Interests of Western investors at stake
The European Commission has created “discriminatory legislation” which affects not only the interests of Nord Stream 2 and its shareholder Gazprom, but also the projects of its five Western European financial investors, said Sebastian Sass, the Nord Stream 2 chief lobbyist to the EU institutions.
This was undermining the confidence of any investor in the internal energy market more broadly, Sass told EURACTIV.
“This leads to significant legal risks for the EU as a whole, including potential claims for damages under the Energy Charter Treaty.”
The Energy Charter Treaty (ECT) was initially aimed to integrate the energy sectors of the former Soviet Union and Eastern Europe at the end of the Cold War into the broader European and world markets.
Settlements under the Energy Charter Treaty are sometimes in the billions of dollars. In 2014, the nearly 10-year-long Yukos case was decided in favour of the claimants on the basis of the treaty, with a record-breaking $50 billion award. Russia has in the meantime decided to pull out from the Energy Charter.
Bad law-making?
Sass said that in September 2017, the Commission had announced the amendments to the Gas Directive “like pulling a rabbit out of a hat” – without an impact assessment or public consultation.
According to him, this happened immediately after the Commission’s failed attempt to apply the Gas Directive only to Nord Stream 2, while safeguarding all other import pipelines. The attempt failed because the Commission’s own legal services, backed by the Council, had attested a lack of legal basis.
A 7-page document by law firm Herbert Smith Freehills lists in detail all the legal arguments of the Nord Stream 2 company, which have been handed to the Commission.

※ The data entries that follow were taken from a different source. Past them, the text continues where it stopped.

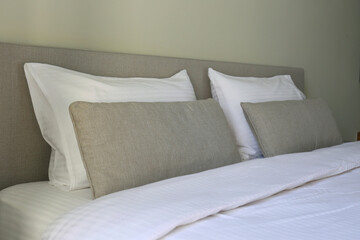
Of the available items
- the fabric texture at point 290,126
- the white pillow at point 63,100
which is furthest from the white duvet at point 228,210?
the fabric texture at point 290,126

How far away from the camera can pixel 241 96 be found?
7.50ft

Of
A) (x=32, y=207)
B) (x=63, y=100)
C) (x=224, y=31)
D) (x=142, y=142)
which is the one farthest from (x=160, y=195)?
(x=224, y=31)

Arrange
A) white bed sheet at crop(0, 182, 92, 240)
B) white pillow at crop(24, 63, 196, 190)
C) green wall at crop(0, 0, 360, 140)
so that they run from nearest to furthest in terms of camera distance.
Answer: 1. white bed sheet at crop(0, 182, 92, 240)
2. white pillow at crop(24, 63, 196, 190)
3. green wall at crop(0, 0, 360, 140)

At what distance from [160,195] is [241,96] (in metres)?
1.18

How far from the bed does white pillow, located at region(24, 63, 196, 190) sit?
6cm

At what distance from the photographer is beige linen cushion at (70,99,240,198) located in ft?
4.58

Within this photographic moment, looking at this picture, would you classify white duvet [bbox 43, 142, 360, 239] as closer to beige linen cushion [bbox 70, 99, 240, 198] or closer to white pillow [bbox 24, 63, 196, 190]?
beige linen cushion [bbox 70, 99, 240, 198]

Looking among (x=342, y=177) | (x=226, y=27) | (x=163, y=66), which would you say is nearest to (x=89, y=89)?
(x=163, y=66)

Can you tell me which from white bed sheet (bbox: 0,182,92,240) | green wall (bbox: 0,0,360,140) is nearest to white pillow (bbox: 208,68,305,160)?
green wall (bbox: 0,0,360,140)

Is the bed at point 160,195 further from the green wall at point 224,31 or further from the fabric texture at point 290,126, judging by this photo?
the fabric texture at point 290,126

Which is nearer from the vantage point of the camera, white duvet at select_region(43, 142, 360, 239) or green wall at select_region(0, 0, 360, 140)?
white duvet at select_region(43, 142, 360, 239)

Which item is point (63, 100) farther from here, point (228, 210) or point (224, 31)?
point (224, 31)

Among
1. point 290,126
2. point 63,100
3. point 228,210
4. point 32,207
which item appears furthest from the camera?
point 290,126

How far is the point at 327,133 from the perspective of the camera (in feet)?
7.95
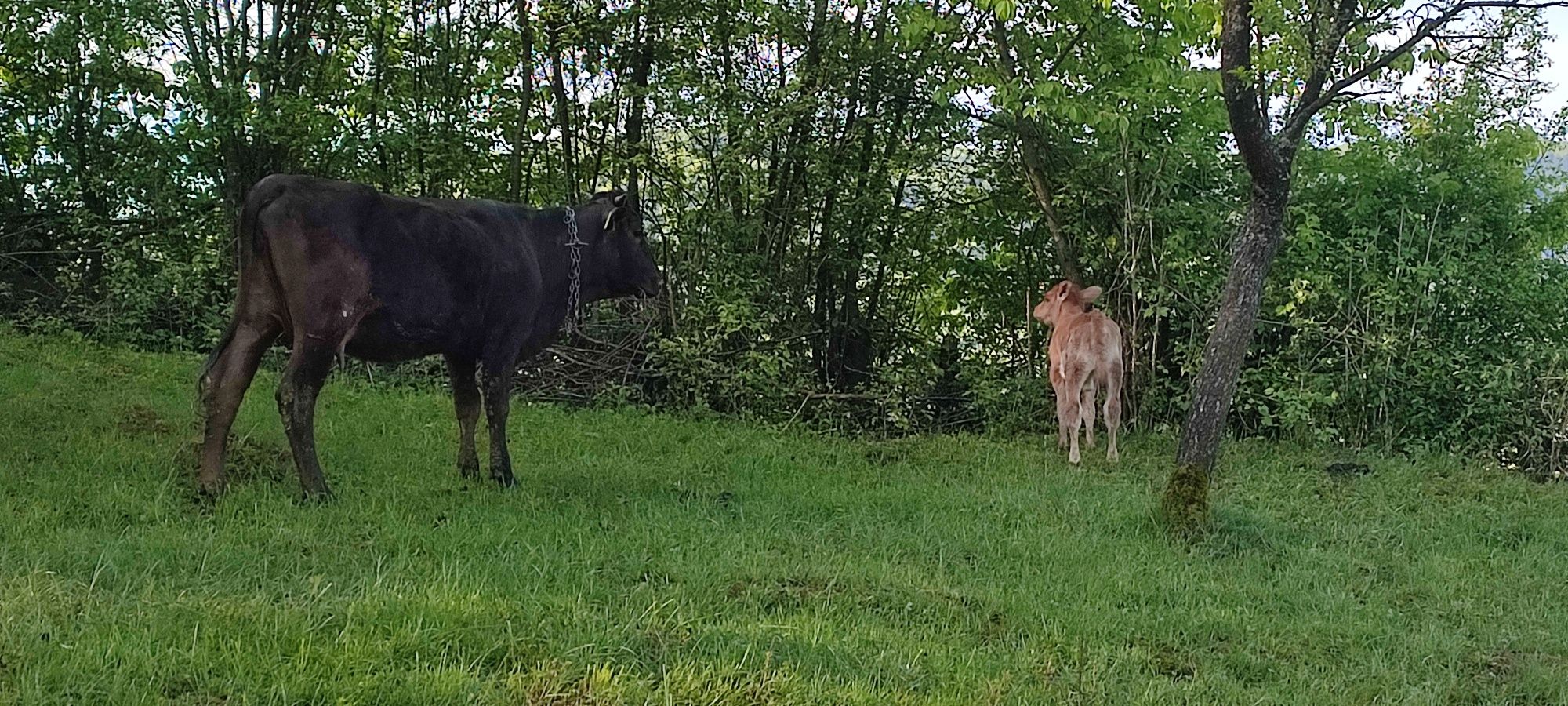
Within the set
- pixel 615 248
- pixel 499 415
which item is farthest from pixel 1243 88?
pixel 499 415

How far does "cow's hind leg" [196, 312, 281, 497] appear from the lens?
249 inches

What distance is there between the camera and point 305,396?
6422 mm

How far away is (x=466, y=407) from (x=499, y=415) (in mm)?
392

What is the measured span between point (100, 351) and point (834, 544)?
7980mm

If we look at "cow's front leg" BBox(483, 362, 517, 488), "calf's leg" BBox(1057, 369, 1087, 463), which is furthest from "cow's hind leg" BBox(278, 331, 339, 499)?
"calf's leg" BBox(1057, 369, 1087, 463)

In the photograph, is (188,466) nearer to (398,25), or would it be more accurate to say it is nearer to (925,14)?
(925,14)

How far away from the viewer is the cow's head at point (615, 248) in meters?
8.41

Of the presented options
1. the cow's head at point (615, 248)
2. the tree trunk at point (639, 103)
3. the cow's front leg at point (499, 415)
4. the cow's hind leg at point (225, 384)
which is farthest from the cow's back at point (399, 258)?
the tree trunk at point (639, 103)

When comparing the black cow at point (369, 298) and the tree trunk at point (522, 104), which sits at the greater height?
the tree trunk at point (522, 104)

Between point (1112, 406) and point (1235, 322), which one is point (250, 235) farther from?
point (1112, 406)

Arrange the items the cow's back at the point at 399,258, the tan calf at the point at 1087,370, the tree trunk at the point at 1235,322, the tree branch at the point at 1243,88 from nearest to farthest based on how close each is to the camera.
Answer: the cow's back at the point at 399,258 < the tree branch at the point at 1243,88 < the tree trunk at the point at 1235,322 < the tan calf at the point at 1087,370

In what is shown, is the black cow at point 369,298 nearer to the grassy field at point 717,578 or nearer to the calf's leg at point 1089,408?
the grassy field at point 717,578

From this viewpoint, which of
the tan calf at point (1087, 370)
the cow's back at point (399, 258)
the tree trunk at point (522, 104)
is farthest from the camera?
the tree trunk at point (522, 104)

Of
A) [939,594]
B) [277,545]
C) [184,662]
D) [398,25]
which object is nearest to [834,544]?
[939,594]
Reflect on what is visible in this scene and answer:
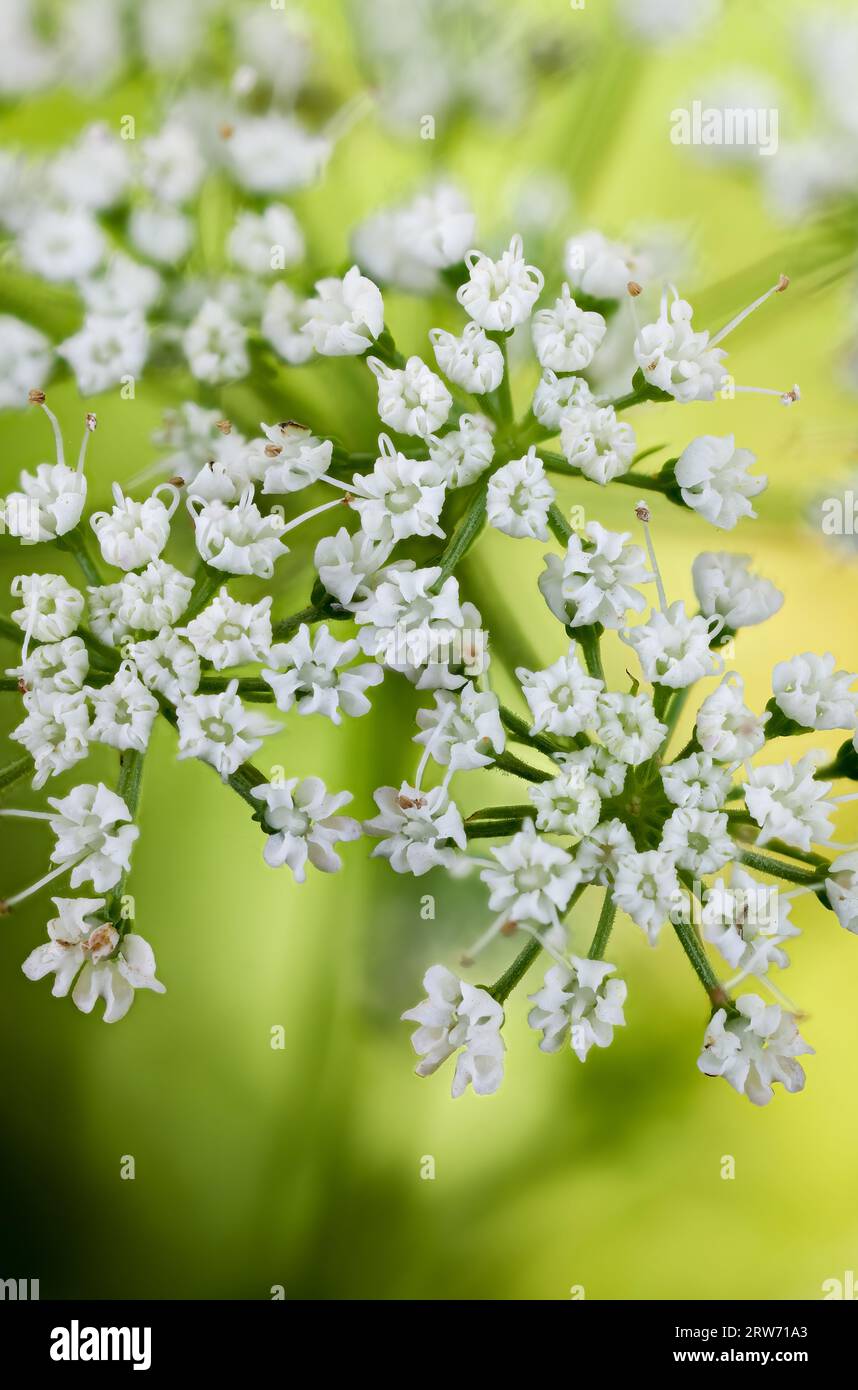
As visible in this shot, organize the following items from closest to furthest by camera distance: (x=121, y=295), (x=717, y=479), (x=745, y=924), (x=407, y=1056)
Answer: (x=745, y=924)
(x=717, y=479)
(x=121, y=295)
(x=407, y=1056)

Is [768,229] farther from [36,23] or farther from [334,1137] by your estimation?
[334,1137]

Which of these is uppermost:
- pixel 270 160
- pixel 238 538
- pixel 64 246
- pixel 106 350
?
pixel 270 160

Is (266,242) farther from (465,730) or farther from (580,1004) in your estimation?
(580,1004)

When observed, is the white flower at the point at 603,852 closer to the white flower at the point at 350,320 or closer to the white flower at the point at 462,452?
the white flower at the point at 462,452

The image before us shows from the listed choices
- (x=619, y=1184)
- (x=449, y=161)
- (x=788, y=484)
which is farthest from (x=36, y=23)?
(x=619, y=1184)

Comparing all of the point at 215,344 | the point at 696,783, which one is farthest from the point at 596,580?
the point at 215,344

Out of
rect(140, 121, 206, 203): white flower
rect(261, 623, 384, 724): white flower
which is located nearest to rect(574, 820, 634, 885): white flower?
rect(261, 623, 384, 724): white flower

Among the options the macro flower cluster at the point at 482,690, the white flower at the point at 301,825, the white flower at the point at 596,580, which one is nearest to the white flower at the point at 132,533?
the macro flower cluster at the point at 482,690

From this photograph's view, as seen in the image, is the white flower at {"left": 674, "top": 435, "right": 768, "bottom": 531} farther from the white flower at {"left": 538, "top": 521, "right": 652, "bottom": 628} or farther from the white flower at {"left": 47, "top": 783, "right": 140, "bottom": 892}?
the white flower at {"left": 47, "top": 783, "right": 140, "bottom": 892}
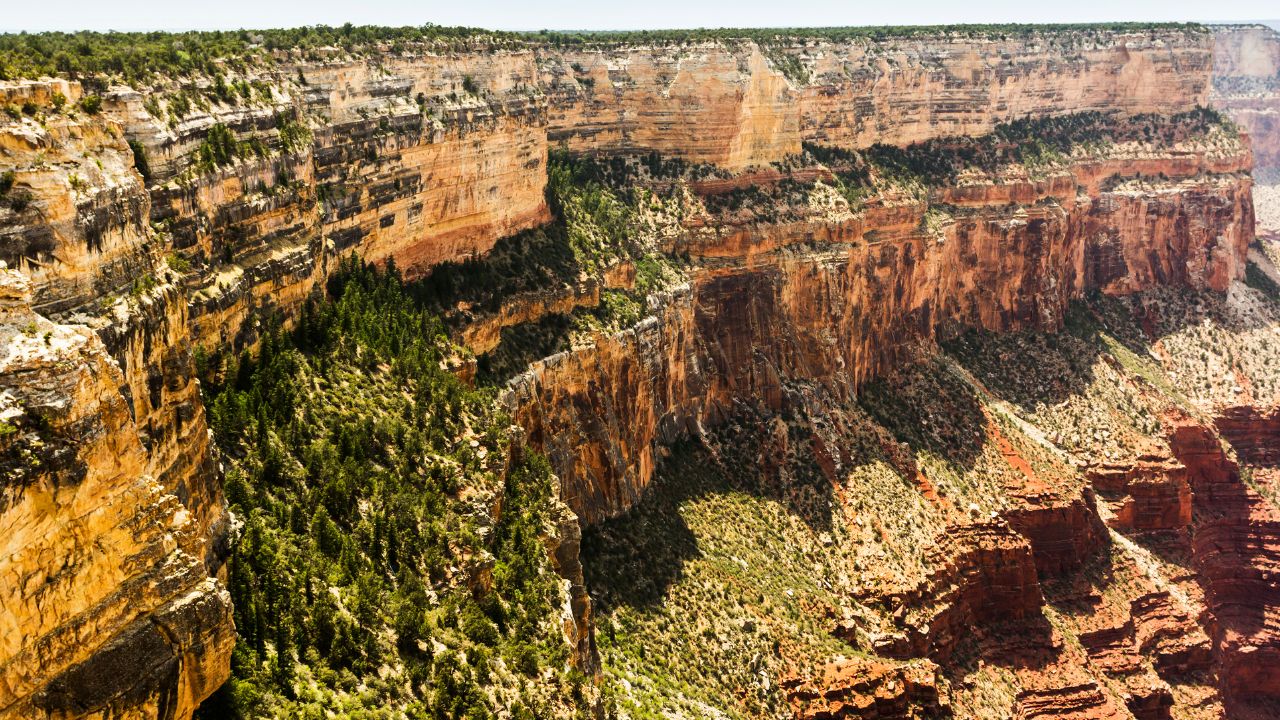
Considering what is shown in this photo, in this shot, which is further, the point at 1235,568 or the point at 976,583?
the point at 1235,568

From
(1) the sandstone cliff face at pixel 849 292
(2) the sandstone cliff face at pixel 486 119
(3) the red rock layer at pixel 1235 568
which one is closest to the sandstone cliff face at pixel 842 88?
(2) the sandstone cliff face at pixel 486 119

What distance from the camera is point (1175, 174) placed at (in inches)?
6107

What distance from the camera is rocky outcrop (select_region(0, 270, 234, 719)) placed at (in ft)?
84.6

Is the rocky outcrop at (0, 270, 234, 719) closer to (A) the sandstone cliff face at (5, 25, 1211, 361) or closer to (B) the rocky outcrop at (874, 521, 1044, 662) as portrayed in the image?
(A) the sandstone cliff face at (5, 25, 1211, 361)

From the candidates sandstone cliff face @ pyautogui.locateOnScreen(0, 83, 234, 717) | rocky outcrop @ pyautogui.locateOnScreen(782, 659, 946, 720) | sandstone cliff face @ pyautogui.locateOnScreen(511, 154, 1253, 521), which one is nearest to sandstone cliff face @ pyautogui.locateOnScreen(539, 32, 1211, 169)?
sandstone cliff face @ pyautogui.locateOnScreen(511, 154, 1253, 521)

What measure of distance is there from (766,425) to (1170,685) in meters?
41.7

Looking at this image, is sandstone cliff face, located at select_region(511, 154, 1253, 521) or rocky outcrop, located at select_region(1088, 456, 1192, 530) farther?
rocky outcrop, located at select_region(1088, 456, 1192, 530)

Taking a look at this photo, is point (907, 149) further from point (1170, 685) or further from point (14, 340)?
point (14, 340)

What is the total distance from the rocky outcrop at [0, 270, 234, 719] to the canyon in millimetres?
93

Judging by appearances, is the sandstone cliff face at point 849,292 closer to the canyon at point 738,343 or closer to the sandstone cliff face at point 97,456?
the canyon at point 738,343

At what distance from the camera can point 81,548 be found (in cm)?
2736

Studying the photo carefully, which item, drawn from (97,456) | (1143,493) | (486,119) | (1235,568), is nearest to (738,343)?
(486,119)

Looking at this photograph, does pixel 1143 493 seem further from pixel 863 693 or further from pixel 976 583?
pixel 863 693

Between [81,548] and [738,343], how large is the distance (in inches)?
3196
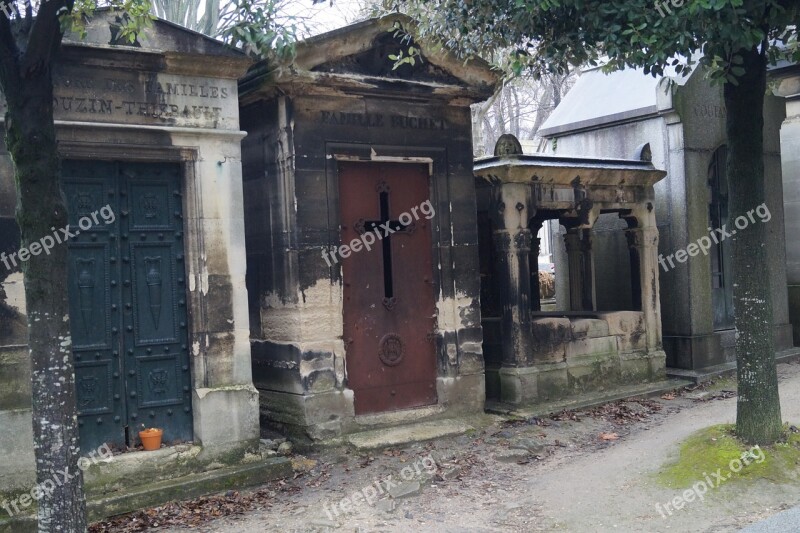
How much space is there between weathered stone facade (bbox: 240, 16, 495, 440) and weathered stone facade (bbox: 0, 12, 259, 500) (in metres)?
0.76

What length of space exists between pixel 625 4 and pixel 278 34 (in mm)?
2766

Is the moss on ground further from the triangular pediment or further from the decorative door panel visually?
the triangular pediment

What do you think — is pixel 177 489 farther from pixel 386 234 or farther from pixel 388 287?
pixel 386 234

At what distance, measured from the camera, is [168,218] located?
23.4 ft

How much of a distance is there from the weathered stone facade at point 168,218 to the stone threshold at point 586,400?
3.25 m

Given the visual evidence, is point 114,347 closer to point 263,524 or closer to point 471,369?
point 263,524

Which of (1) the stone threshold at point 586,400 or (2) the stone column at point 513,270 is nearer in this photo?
(1) the stone threshold at point 586,400

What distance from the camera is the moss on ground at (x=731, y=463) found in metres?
6.74

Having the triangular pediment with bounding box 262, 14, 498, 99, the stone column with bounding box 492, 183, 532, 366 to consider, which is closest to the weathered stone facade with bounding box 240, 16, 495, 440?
the triangular pediment with bounding box 262, 14, 498, 99

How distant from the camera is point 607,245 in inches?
504

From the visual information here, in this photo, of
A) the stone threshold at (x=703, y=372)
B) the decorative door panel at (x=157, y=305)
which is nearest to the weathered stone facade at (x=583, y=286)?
the stone threshold at (x=703, y=372)

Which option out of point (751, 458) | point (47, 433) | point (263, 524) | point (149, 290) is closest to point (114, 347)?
point (149, 290)

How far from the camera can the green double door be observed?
669cm

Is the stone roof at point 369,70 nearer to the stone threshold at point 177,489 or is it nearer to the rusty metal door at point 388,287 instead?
the rusty metal door at point 388,287
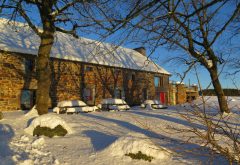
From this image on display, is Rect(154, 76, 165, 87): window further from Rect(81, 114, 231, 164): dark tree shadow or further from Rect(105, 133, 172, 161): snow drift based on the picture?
Rect(105, 133, 172, 161): snow drift

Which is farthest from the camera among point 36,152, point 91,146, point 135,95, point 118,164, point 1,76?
point 135,95

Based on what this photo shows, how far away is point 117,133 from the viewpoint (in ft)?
26.4

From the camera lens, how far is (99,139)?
7102 millimetres

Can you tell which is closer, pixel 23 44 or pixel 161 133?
pixel 161 133

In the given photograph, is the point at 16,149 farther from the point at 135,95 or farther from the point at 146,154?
the point at 135,95

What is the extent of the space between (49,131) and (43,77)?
14.5 feet

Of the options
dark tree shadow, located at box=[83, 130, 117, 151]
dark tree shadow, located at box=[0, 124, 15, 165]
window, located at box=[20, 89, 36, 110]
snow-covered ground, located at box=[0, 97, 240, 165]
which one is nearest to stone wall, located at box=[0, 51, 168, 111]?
window, located at box=[20, 89, 36, 110]

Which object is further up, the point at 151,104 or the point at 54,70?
the point at 54,70

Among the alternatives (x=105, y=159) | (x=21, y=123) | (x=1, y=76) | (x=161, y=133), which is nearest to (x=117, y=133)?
(x=161, y=133)

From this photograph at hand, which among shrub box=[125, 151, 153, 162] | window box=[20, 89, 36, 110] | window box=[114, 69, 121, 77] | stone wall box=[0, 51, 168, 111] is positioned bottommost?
shrub box=[125, 151, 153, 162]

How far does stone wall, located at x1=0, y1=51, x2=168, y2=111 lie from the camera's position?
17641 millimetres

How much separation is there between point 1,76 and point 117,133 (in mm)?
12485

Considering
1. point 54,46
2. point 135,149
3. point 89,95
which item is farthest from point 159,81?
point 135,149

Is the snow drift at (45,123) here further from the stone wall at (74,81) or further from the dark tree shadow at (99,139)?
the stone wall at (74,81)
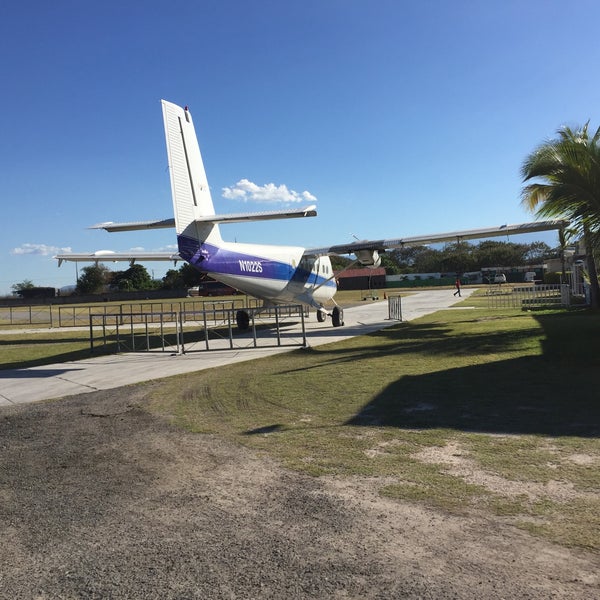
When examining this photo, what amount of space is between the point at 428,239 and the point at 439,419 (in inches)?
637

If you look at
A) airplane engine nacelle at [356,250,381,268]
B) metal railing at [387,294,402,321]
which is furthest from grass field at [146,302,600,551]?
metal railing at [387,294,402,321]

In short, Sass said the Commission had in effect tried to apply EU gas market rules to Nord Stream 2 differently from all other import pipelines.
“Such an approach is fundamentally problematic in view of basic legal principles such as non-discrimination,” he insisted.
Sass reminded that Nord Stream 2’s CEO raised the company’s concerns in his letter to Commission President Jean-Claude Juncker on 12 April, launching a dispute settlement procedure under the Energy Charter Treaty. A meeting with the Commission took place on 25 June with the aim to achieve an amicable settlement. A three-month period to settle the dispute amicably ended on 12 July.
Since the company’s concerns remain unresolved, the next most probable step is legal arbitration, as stated ina more recent letter of the Nord Stream 2 company to the Commission.
The risks of such an arbitration for the EU are potentially huge. Under the standard procedure, three arbiters would be designated to rule on the legal claims. Given the multi-billion cost of the project, the Commission might end up paying huge amounts of taxpayers’ money as compensation and fine. There is also a possibility that Nord Stream 2 would seize the EU Court of Justice to complain against a violation of the non-discriminatory principle enshrined into EU law.
For Nord Stream 2, the risks are of multiple nature and include, aside from the possible US sanctions, hurdles in completing the last stretch of the pipeline in Danish territorial waters.
A new European Commission and a new Vice President responsible for energy are also important factors of uncertainty.
Some member states, Poland in particular, are coveting the Energy Union portfolio of Current Vice President Maroš Šefčovič, in a bid to oppose Nord Stream 2.
Separately, a process has been launched to “modernise” the Energy Charter Treaty, a process in which Europe recently decided to assert its “right to regulate” against the interests of foreign companies.
However, any agreement to reform charter would require unanimity from all the signatories of the treaty, which has 55 members.